• **Énoncé**
Recopiez mot pour mot l'extrait cité, en commençant à « C’est seulement en » et en terminant à « d’un télescope d’enseignement. ».

• **Extrait cité**
____

C’est seulement lors de sa licence en physique qu’elle prend l’option « astronomie ». En effet, il n’y a malheureusement pas encore de DEA en astrophysique au Burkina Faso. Avec cette option, elle commence à s’intéresser à la matière invisible, qui compose… 95 % de notre Univers. C’est alors qu’elle décide de faire une thèse de doctorat pour « aider à élucider ce mystère de l’Univers ». Pour Marie Korsaga, le fait d’être la première femme astrophysicienne d’Afrique de l’Ouest est « certes un privilège mais (…) pas flatteur, car cela montre qu’il y a encore beaucoup à faire dans la parité hommes-femmes dans le domaine scientifique. Si on prend le Burkina Faso, il y a, en plus de moi, trois autres docteurs en astrophysique. (…) Il faut donc amener les femmes à s’intéresser à la science et à l’astronomie en particulier. Comme je vois qu’il y a beaucoup de femmes dans la salle et qu’il reste encore beaucoup de mystères à élucider dans l’Univers, je vous invite à ne pas hésiter, et à venir nous aider (…) ! »
C’est seulement en 2006 qu’un programme d’astrophysique sera lancé au Burkina, a-t-elle poursuivi, et ce à la demande du ministère des Enseignements secondaire, supérieur et de la recherche scientifique. En 2007 est mis en place le programme d’Astrophysique au Laboratoire de Physique et de Chimie de l’Environnement (LPCE). Est alors créé un observatoire équipé d’un télescope d’enseignement.
D’autres projets dans le nord du pays devaient ou doivent voir le jour, comme la création d’un observatoire de recherche. Malheureusement la situation politique et sécuritaire du pays ne l’ont pas encore permis.
La planétologie et l’astrophysique comme moteurs de mobilisation de la jeune génération
David Baratoux, planétologue et membre de l’IRD (Institut de Recherche et de Développement) exerçant à l’Université de Cocody, a ensuite explicité le lien entre technologies spatiales et applications concrètes sur Terre :
« Vous avez ici le rover bien connu Curiosity, qui se trouve sur Mars, et qui tire avec un rayon laser sur les roches martiennes pour en déterminer la composition chimique. Cela s’appelle la technologie LIPS (Laser-Induced Breakdown Spectroscopy). Et pour envoyer un objet comme celui-là sur Mars, qui se trouve à plusieurs millions de kilomètres de la Terre, il a fallu miniaturiser une technologie (…) qui intervient aussi dans les instruments (…) portatifs de terrain, qui permettent aux géologues qui sont ici sur le terrain de savoir en quelques minutes si certains éléments sont présents dans les roches [dans le cadre de l’exploitation minière notamment]. (…) Et nous avons ici, en Côte d’Ivoire ces instruments que les doctorants utilisent à l’Université Houphouët-Boigny dans le cadre de leur recherche. »

____

• **Liste fournie**

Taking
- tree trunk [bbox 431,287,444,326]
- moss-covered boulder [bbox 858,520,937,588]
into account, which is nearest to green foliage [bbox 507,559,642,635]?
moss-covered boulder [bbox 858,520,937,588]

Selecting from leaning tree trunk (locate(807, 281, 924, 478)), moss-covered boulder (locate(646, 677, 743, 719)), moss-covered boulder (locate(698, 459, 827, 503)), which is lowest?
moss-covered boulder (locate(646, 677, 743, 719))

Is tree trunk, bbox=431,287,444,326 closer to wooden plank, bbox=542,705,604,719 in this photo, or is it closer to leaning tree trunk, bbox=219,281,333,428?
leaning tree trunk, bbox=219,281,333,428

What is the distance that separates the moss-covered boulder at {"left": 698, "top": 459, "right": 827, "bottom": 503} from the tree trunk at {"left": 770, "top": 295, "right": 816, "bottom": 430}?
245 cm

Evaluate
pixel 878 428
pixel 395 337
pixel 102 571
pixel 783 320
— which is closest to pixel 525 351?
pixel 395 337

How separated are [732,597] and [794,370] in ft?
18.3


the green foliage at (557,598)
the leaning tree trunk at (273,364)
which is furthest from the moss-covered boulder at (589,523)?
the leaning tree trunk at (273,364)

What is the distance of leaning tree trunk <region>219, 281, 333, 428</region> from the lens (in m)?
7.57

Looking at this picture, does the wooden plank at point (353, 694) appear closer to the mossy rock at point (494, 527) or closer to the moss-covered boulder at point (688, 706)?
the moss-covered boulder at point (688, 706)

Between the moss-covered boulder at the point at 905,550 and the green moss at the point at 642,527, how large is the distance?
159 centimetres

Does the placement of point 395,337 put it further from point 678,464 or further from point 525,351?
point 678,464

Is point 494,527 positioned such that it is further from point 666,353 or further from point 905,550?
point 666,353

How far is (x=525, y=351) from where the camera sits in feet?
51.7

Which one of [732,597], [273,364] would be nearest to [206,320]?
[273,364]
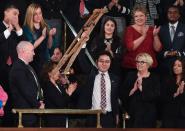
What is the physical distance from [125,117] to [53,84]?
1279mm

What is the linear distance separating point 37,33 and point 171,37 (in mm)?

____

• **Corrigé**
C’est seulement en 2006 qu’un programme d’astrophysique sera lancé au Burkina, a-t-elle poursuivi, et ce à la demande du ministère des Enseignements secondaire, supérieur et de la recherche scientifique. En 2007 est mis en place le programme d’Astrophysique au Laboratoire de Physique et de Chimie de l’Environnement (LPCE). Est alors créé un observatoire équipé d’un télescope d’enseignement.